**DATA FOR THIS EXERCISE**.
========

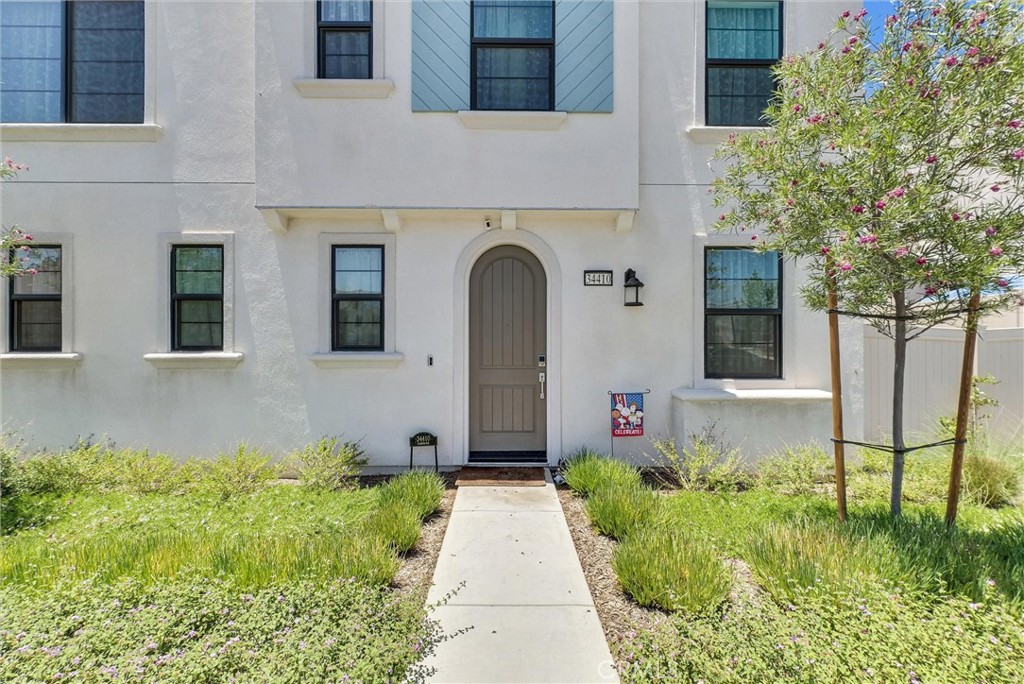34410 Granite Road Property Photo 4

========

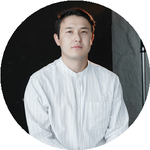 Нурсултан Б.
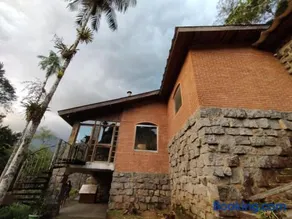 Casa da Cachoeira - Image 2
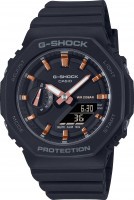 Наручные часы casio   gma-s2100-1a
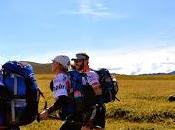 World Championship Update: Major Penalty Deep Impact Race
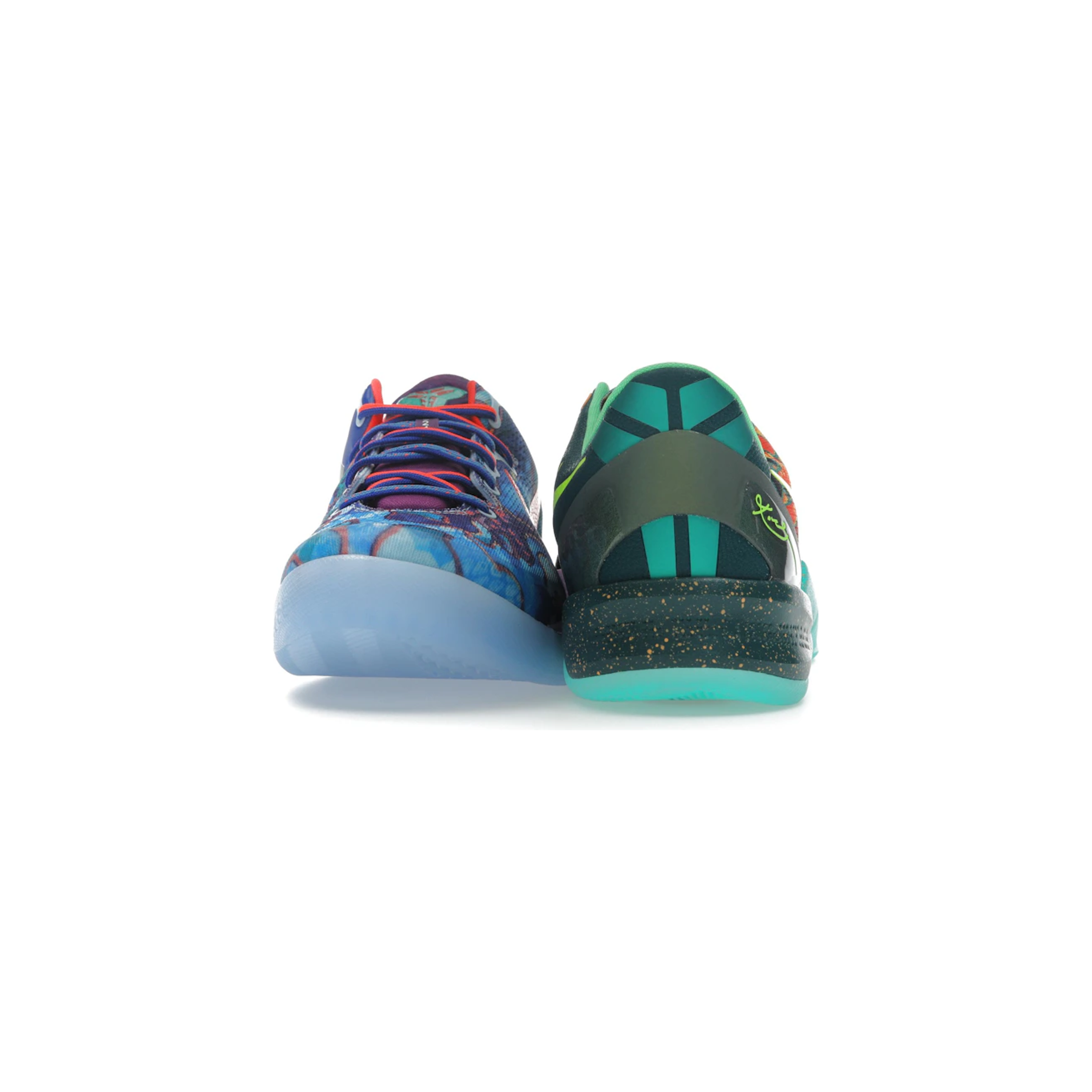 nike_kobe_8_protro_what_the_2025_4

========

**TASK DIRECTIONS**. Quote the items starting at the line containing "Нурсултан Б." and ending at the line containing "nike_kobe_8_protro_what_the_2025_4", both included, and omit the pictures from your answer.

**TASK RESPONSE**.
 Нурсултан Б.
 Casa da Cachoeira - Image 2
 Наручные часы casio   gma-s2100-1a
 World Championship Update: Major Penalty Deep Impact Race
 nike_kobe_8_protro_what_the_2025_4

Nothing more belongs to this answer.